How are they going to benefit? They already suffer the highest cost of living of anywhere in Australia. If the government want a decision that will help public health in this country and prevent people going to hospital, therefore nullifying the need to put all the money into the public hospital system or, for that matter, the private hospital system, they would do a simple thing like—I invite the minister, who is not here, to think about it—immediately convince cabinet to come up with the $800,000 to $900,000 they will need to fund the use of avgas in remote Aboriginal communities as a substitute for petrol. That is what they would do. That would do more for health in Aboriginal communities than this decision.
In the decade between 1981 and 1991, at least 70 young people died as a result of petrol sniffing in the top end of the Northern Territory. One way of preventing petrol sniffing was to substitute the stuff they were sniffing. Change it—pull out the petrol and put in avgas. What have we seen? In July this year this government took the tax off avgas so that light aircraft would find it cheaper to fly around the bush, which is welcome, and then they imposed a 45.2c excise, the current excise on petrol fuel, on avgas when it is used as a substitute for petrol in remote Aboriginal communities.

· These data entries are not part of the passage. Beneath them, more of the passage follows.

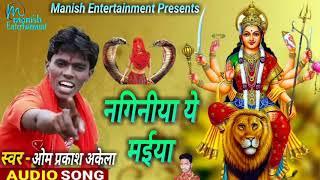 #अपने_माँ से प्यार करते है तो ईसे गौर से सुने #Singer_Omprakash_Akela भक्ति देवी गित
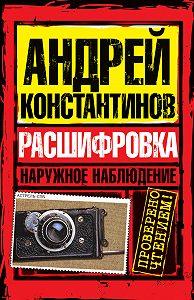 Андрей Константинов, Евгений Вышенков, Игорь Шушарин - Расшифровка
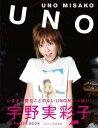 【送料無料】Uno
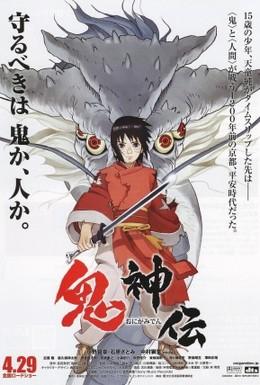 Постер фильма Онигамиден (2011)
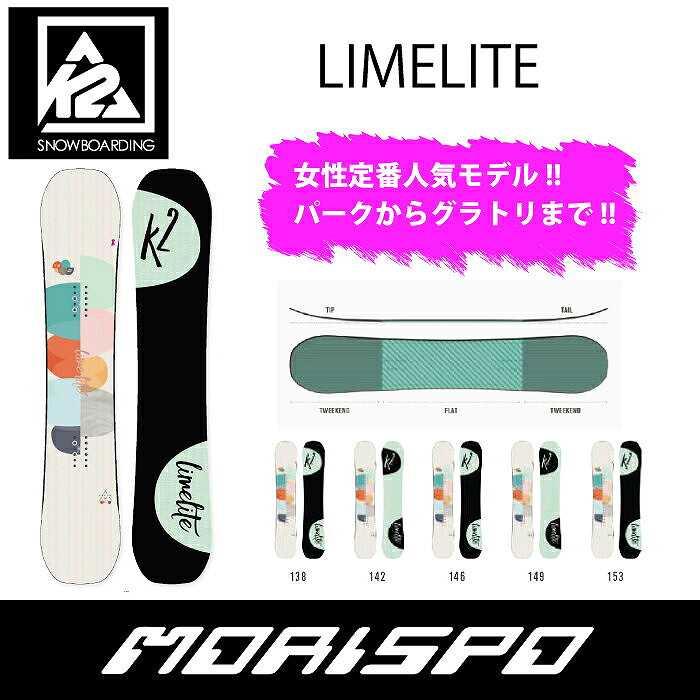 K2  ケーツー  LIME LITE  ライムライト  17-18  [モリスポ] スノーボード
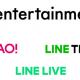 Z Entertaimentが上半期中に始動…ヤフーとLINEが持つ国内向けエンタメ事業を統括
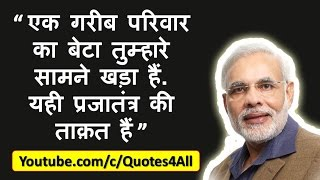 7 Amazing quotes of Narendra Modi.These are some amazing sayings and thought of PM Narendra Modi.We picked these quotes from narendra modi speech of various videos. Even some from narendra modi interview on youtube.Now a days narendra modi news is quite famous because banned of 500 and 1000 notes.But however I support narendra modi. And I really enjoyed narendra modi mann ki baat. I never miss pm narendra modi speech and bhashan.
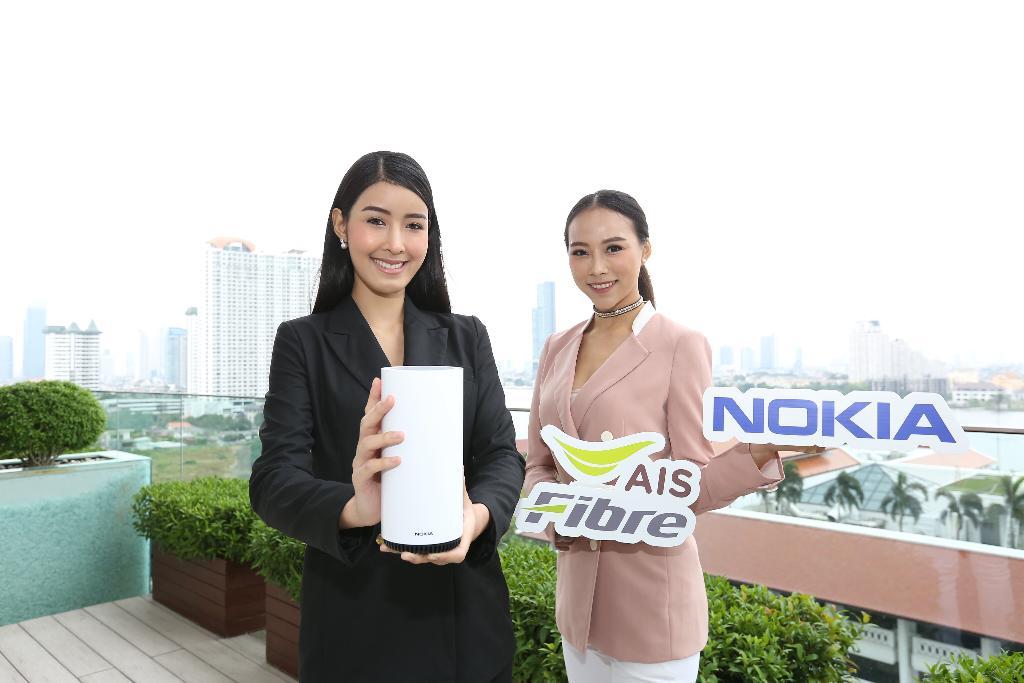 หมดปัญหาสัญญาณ Wi-Fi ในบ้านไม่แรง เอไอเอส-โนเกีย จับมือขาย 'Nokia Wi-Fi Beacon 3' แห่งแรกในโลก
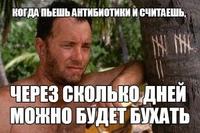Владимир Смирнов фото №21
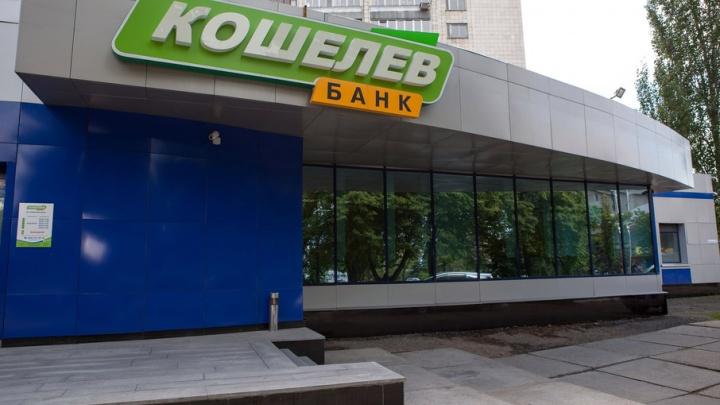 «Кошелев-Банк» получил самый высокий рейтинг кредитоспособности агентства «Эксперт РА»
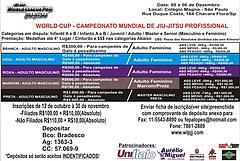 ワールドリーグプロ柔術ブラジル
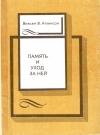Купить книгу Вильям В. Аткинсон - Память и уход за ней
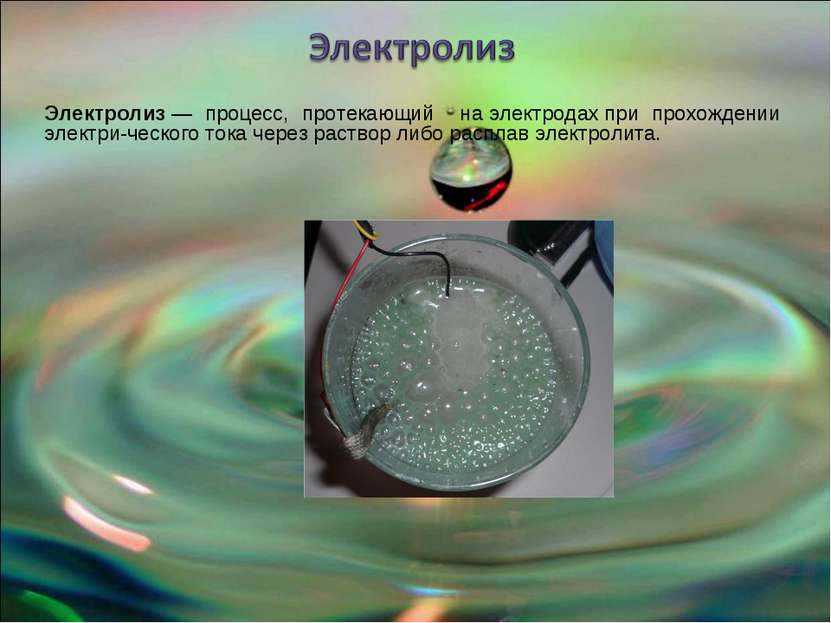 Электролиз— процесс, протекающий наэлектродахпри прохождении электри-ческо...
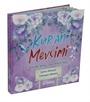 Kur'an Mevsimi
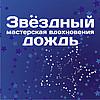 Анастасия Титова - Ярмарка Мастеров - ручная работа, handmade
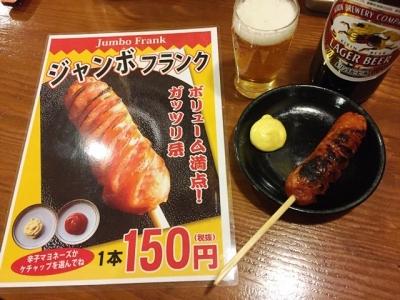 170315美濃路蒲郡店ジャンボフランク150円ビール大瓶490円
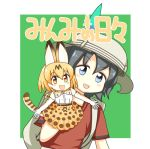 2girls animal_ears black_hair blonde_hair blue_eyes blush bow bowtie commentary_request hat_feather helmet kaban_(kemono_friends) kemono_friends looking_at_viewer midori_no_hibi minigirl multiple_girls open_mouth pith_helmet puchiaa red_shirt serval_(kemono_friends) serval_ears serval_print serval_tail shirt short_hair skirt smile t-shirt tail translation_request white_shirt yellow_eyes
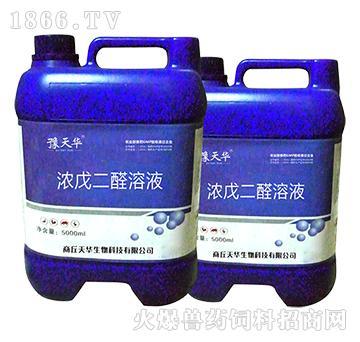 浓戊二醛溶液-橡胶、塑料物品及手术器械消毒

Do you know what you pay for a litre of petrol in some of these communities? Two dollars. These are the poorest people in Australia. The government are not concerned about public health, because if they were they would take the decision. They would say tomorrow that they would remove the excise from avgas when it is used as a mechanism by Aboriginal people in remote communities to prevent the community having access to petrol, which they would sniff, and therefore prevent a health problem emerging. But they are not smart enough. All they think about is changing the private health care system to the extent of ensuring that you and I benefit, not the poorest in the community, not those most in need.